For the past few lessons, we have been discussing The White Boy Shuffle. For readers, the book is so compelling because of the combination of wit, parody, and varying racial issues addressed. The narrator Gunnar is quite frank, and offers an interesting perspective on growing up in California as an African-American athlete and poet. While reading the book, I wondered a lot about the author, Paul Beatty, and how Gunnar’s life does or doesn’t mimic his own.

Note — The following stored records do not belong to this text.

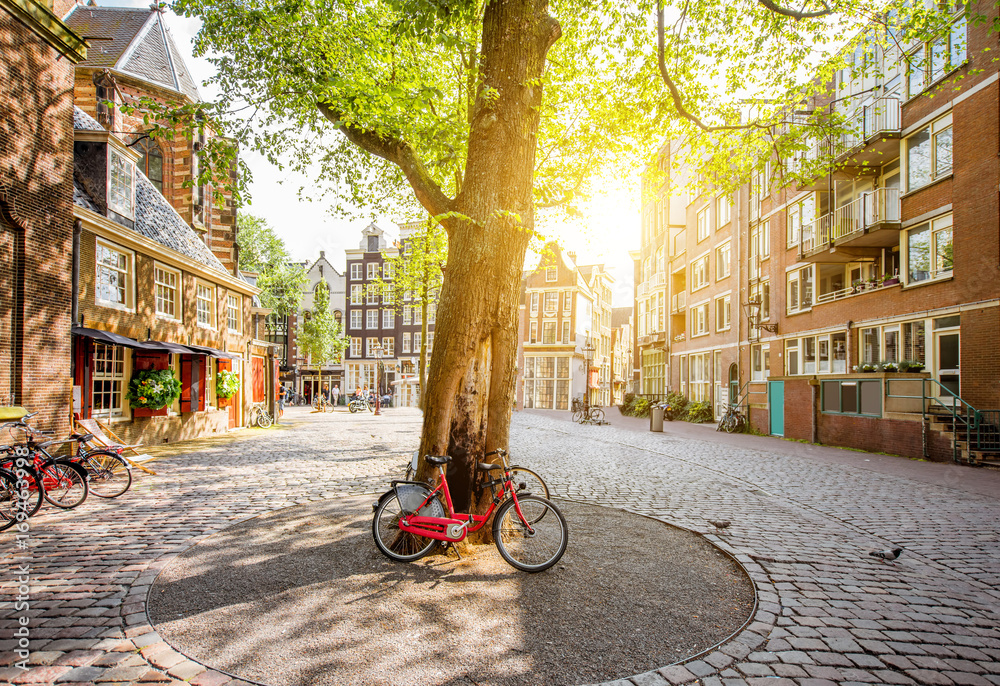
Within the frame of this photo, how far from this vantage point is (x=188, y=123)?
24.9ft

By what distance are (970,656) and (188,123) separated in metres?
9.11

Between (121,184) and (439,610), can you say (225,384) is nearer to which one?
(121,184)

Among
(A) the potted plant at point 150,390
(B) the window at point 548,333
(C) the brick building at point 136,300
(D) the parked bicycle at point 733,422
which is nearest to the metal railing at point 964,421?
(D) the parked bicycle at point 733,422

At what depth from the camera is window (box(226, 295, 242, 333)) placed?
2289 centimetres

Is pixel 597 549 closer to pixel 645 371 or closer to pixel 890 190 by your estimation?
pixel 890 190

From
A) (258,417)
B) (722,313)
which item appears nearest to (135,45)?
(258,417)

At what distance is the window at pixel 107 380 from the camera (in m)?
14.8

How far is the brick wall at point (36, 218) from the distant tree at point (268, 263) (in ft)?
104

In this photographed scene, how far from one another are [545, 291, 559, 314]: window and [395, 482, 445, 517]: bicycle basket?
163 ft

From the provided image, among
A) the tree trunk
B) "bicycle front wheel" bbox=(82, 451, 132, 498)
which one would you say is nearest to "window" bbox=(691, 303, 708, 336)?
"bicycle front wheel" bbox=(82, 451, 132, 498)

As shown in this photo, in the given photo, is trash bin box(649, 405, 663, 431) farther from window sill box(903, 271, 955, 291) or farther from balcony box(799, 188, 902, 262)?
window sill box(903, 271, 955, 291)

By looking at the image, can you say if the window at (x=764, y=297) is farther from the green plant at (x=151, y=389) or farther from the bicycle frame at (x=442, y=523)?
the bicycle frame at (x=442, y=523)

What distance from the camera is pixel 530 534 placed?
5.60 meters

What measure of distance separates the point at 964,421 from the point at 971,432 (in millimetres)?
446
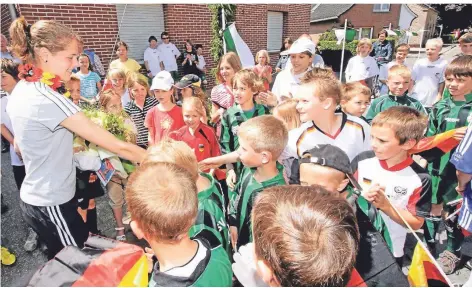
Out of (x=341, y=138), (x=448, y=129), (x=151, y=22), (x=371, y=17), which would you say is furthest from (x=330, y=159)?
(x=371, y=17)

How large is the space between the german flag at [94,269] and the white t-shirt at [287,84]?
2.95 meters

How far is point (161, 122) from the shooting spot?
3.31 meters

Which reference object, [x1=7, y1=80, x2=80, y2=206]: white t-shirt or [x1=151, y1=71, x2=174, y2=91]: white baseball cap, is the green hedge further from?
[x1=7, y1=80, x2=80, y2=206]: white t-shirt

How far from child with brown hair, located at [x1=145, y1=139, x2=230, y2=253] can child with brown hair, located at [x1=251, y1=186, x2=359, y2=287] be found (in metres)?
0.68

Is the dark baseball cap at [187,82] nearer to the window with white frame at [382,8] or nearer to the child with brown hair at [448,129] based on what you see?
the child with brown hair at [448,129]

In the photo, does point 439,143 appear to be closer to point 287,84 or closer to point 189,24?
point 287,84

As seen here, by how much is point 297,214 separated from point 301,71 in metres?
3.19

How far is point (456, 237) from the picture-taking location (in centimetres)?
287

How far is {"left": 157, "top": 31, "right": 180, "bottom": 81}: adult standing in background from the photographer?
316 inches

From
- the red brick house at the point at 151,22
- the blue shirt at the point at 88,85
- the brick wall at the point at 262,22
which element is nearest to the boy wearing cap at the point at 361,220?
the red brick house at the point at 151,22

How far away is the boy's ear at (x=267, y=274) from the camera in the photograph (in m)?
0.97

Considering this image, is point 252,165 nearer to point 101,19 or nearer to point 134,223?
point 134,223

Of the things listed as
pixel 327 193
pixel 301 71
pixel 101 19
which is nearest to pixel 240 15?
pixel 101 19

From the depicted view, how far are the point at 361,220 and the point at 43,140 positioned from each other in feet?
5.68
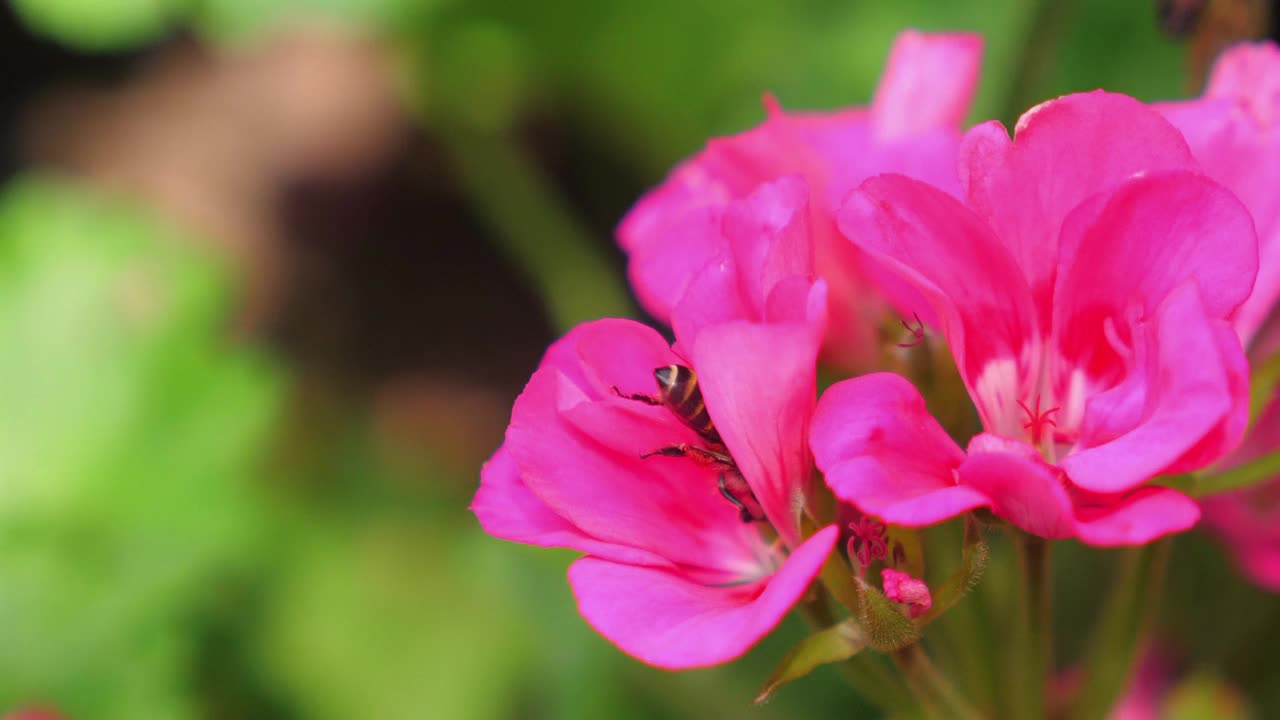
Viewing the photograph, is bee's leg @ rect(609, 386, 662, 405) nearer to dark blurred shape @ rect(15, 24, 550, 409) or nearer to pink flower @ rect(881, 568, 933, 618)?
pink flower @ rect(881, 568, 933, 618)

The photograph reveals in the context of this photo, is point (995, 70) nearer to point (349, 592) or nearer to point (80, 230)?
point (349, 592)

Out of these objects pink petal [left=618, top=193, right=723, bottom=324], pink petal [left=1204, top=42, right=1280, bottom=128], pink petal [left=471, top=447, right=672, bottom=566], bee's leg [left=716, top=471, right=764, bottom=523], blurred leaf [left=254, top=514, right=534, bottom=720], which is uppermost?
pink petal [left=1204, top=42, right=1280, bottom=128]

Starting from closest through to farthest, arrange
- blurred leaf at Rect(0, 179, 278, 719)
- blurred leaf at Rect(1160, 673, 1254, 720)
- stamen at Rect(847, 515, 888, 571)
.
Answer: stamen at Rect(847, 515, 888, 571) < blurred leaf at Rect(1160, 673, 1254, 720) < blurred leaf at Rect(0, 179, 278, 719)

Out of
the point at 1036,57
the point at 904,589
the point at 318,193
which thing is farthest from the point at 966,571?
the point at 318,193

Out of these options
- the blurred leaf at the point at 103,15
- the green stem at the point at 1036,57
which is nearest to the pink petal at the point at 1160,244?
the green stem at the point at 1036,57

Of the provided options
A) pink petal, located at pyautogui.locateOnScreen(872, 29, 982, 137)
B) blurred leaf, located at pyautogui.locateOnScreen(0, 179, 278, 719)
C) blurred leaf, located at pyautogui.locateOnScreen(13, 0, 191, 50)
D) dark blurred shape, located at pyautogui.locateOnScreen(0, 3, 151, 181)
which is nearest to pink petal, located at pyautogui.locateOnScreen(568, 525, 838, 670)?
pink petal, located at pyautogui.locateOnScreen(872, 29, 982, 137)

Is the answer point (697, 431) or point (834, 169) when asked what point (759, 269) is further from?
point (834, 169)

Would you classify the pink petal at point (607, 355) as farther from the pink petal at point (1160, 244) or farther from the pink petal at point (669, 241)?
the pink petal at point (1160, 244)
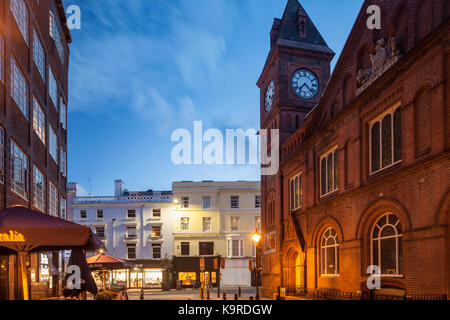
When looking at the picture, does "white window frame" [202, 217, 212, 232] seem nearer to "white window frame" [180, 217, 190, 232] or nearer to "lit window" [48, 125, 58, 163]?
"white window frame" [180, 217, 190, 232]

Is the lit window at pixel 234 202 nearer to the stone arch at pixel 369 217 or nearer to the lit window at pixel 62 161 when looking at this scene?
the lit window at pixel 62 161

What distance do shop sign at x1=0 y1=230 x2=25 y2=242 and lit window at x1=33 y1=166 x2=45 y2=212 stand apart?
41.4ft

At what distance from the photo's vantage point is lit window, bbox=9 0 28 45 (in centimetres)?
1552

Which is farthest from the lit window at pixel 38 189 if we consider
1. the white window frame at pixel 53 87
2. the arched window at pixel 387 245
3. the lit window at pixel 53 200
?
the arched window at pixel 387 245

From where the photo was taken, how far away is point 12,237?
7637 millimetres

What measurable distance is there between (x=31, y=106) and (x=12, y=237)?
1215cm

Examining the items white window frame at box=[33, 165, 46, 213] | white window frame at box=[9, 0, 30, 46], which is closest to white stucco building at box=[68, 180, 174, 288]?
white window frame at box=[33, 165, 46, 213]

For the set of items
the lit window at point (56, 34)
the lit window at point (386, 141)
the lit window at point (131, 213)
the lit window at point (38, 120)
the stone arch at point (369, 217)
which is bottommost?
the lit window at point (131, 213)

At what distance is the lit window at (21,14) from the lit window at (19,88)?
1747 mm

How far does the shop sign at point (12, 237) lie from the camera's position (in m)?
7.61

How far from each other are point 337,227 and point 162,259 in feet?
120

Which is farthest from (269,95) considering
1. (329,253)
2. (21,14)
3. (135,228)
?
(135,228)

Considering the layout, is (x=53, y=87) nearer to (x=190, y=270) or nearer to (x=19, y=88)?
(x=19, y=88)
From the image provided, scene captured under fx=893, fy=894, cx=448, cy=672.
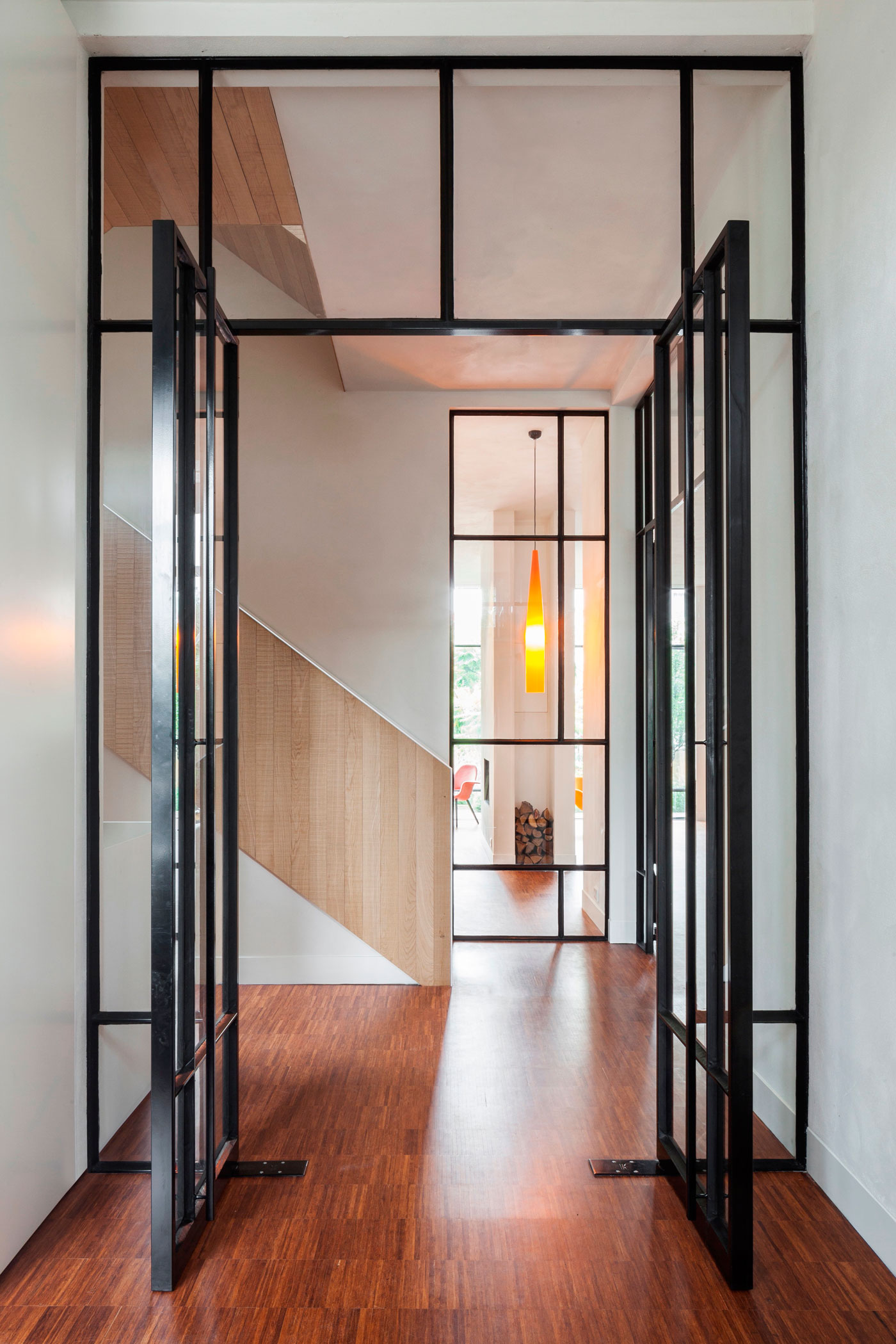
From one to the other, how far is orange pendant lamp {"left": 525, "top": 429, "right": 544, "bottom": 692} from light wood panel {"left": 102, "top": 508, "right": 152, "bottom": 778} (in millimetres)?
2513

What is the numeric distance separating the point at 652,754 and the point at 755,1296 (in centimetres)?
321

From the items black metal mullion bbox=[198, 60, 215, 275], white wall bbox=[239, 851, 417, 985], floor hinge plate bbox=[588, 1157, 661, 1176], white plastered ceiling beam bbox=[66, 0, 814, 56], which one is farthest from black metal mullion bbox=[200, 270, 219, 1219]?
white wall bbox=[239, 851, 417, 985]

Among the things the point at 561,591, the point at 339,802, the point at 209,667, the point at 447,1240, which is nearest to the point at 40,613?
the point at 209,667

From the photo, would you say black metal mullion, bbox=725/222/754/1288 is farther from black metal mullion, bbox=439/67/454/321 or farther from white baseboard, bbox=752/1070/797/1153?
black metal mullion, bbox=439/67/454/321

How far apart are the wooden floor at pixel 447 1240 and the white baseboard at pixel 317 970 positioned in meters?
1.06

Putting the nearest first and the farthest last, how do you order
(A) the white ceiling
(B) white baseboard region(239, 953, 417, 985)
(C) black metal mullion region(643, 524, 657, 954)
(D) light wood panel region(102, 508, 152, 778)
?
1. (D) light wood panel region(102, 508, 152, 778)
2. (A) the white ceiling
3. (B) white baseboard region(239, 953, 417, 985)
4. (C) black metal mullion region(643, 524, 657, 954)

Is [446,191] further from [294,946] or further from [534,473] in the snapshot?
[294,946]

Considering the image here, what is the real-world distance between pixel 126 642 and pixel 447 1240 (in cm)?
199

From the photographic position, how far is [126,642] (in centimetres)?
296

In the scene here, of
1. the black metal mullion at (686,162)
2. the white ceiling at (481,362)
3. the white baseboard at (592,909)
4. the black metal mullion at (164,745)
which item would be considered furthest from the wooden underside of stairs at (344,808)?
the black metal mullion at (686,162)

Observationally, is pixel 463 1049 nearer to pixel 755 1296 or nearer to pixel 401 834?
pixel 401 834

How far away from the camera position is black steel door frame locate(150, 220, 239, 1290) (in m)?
2.04

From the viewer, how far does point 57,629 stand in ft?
8.07

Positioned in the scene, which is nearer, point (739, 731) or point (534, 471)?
point (739, 731)
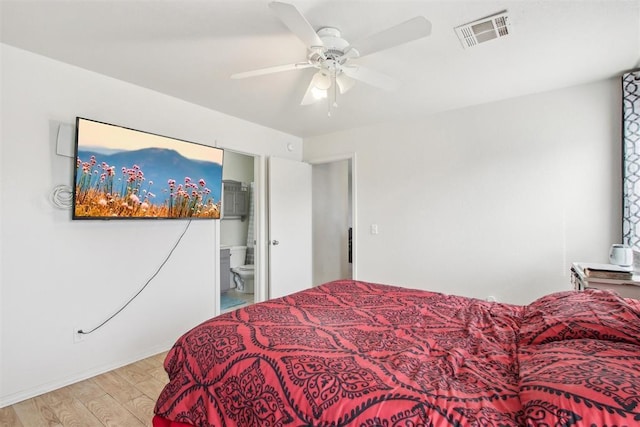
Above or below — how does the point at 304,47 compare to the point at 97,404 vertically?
above

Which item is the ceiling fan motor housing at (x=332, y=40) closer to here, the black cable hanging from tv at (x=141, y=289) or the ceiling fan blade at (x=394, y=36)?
the ceiling fan blade at (x=394, y=36)

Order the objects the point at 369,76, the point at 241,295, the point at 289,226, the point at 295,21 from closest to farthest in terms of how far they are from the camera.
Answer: the point at 295,21
the point at 369,76
the point at 289,226
the point at 241,295

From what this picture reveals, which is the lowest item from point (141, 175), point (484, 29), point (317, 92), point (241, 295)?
point (241, 295)

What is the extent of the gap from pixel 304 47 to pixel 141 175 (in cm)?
163

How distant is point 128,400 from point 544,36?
11.7 feet

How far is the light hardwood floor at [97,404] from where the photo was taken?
6.11ft

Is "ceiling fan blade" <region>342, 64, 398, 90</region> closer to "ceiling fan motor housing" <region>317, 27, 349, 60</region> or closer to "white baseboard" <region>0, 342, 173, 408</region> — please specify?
"ceiling fan motor housing" <region>317, 27, 349, 60</region>

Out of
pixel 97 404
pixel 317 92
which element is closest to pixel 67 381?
pixel 97 404

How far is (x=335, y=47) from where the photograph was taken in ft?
6.09

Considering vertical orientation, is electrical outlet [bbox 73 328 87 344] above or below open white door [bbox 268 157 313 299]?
below

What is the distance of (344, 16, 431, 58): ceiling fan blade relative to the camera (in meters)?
1.44

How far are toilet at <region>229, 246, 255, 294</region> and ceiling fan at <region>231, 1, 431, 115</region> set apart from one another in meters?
3.09

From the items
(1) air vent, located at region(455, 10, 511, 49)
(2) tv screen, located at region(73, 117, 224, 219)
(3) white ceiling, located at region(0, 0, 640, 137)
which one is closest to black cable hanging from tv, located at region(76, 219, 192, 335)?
(2) tv screen, located at region(73, 117, 224, 219)

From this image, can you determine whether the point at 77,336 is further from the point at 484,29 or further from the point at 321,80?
the point at 484,29
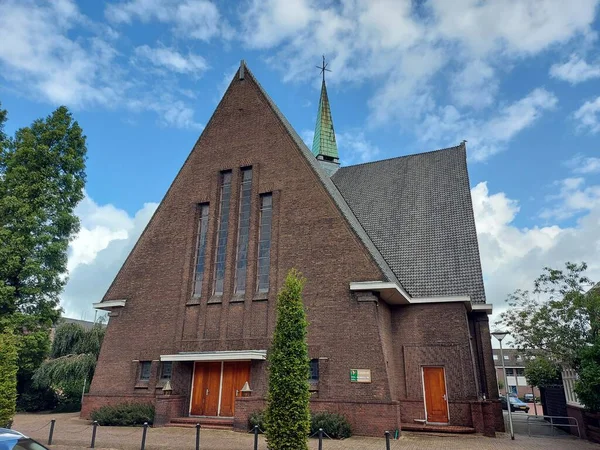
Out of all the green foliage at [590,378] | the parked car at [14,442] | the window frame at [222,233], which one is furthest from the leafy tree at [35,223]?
the green foliage at [590,378]

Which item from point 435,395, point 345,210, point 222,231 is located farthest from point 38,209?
point 435,395

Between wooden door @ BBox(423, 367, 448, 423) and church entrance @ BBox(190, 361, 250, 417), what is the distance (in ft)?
21.2

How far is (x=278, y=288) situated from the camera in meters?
16.5

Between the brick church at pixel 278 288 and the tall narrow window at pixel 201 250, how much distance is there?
5cm

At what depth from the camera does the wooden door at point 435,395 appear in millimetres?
15477

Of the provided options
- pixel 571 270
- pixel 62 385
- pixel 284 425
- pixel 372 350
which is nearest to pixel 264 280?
pixel 372 350

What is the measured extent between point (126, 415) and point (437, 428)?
35.0ft

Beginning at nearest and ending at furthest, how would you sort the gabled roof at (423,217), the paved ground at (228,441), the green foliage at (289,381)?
1. the green foliage at (289,381)
2. the paved ground at (228,441)
3. the gabled roof at (423,217)

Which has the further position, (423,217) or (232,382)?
(423,217)

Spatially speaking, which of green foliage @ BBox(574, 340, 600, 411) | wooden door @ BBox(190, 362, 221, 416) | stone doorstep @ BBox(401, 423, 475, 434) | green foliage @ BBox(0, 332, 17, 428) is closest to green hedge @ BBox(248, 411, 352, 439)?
stone doorstep @ BBox(401, 423, 475, 434)

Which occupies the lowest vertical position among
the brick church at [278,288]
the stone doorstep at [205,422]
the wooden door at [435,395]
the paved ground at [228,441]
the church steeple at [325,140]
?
the paved ground at [228,441]

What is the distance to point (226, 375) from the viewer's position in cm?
1631

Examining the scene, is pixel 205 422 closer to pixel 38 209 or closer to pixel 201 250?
pixel 201 250

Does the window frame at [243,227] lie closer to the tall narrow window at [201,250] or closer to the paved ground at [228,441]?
the tall narrow window at [201,250]
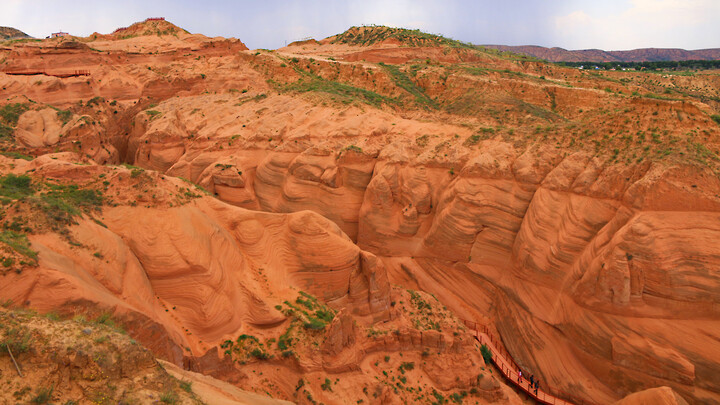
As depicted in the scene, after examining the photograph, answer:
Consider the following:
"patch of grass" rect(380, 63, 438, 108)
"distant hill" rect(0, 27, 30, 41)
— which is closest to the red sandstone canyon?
"patch of grass" rect(380, 63, 438, 108)

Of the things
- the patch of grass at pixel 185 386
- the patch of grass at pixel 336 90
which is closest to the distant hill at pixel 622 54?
the patch of grass at pixel 336 90

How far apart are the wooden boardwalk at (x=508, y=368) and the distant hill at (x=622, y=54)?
16730cm

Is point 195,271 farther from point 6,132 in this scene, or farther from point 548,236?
point 6,132

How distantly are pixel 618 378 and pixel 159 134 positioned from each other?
34007 mm

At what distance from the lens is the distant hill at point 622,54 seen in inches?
6585

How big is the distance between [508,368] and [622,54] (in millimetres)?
199305

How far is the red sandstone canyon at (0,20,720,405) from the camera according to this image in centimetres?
1283

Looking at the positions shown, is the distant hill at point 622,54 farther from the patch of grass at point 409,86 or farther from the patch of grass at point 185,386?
the patch of grass at point 185,386

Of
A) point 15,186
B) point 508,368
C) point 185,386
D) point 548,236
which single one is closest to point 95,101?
point 15,186

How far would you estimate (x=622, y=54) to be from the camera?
181750 millimetres

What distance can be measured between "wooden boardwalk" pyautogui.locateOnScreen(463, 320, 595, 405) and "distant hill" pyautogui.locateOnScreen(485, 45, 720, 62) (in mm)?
167304

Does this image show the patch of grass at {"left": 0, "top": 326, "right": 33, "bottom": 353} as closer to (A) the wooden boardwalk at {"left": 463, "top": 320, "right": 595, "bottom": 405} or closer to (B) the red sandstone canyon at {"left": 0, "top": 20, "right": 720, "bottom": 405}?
(B) the red sandstone canyon at {"left": 0, "top": 20, "right": 720, "bottom": 405}

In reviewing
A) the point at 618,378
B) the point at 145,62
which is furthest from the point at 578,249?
the point at 145,62

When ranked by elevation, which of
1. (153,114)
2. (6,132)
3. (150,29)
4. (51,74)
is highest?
(150,29)
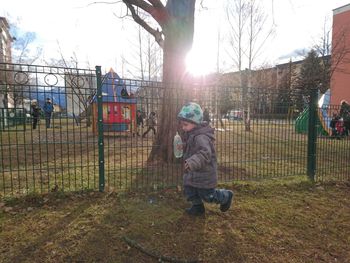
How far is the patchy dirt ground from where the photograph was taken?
287 centimetres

After a quick Google search, I learned some immediate facts about Beatty that draw obvious connections between him and his protagonist. Beatty was born in Los Angeles in 1962. While Gunnar is a bit younger than Beatty, he also grew up in LA (Santa Monica area). The regions both of them grew up in were predominantly white and wealthy, although Beatty has given interviews in which he addresses the increasing diversity and influx of more racial groups into these neighborhoods. He attended high school at El Camino Real High School in Woodland Hills, California. Gunnar’s high school, El Campesino Real in the Valley, sounds very similar to this, which must be intentional. I imagine that Beatty used a lot of his own experiences to shape Gunnar’s, though Beatty does explicitly state that he never played sports. Each boy would have had a different experience growing up, and I think it is an important takeaway from the book that even though Beatty and Gunnar were both black boys in a predominantly white setting, they each had unique experiences and perspectives.


In the book, there are many stereotypes; the title The White Boy Shuffle even calls out a well known stereotype. I think it is important to remember that these notions and ideas people have about members of a different race are grounded in nothing but assumption. Note that Beatty and Gunnar probably would be stereotyped similarly, but they are actually very different and lead two distinctive lives.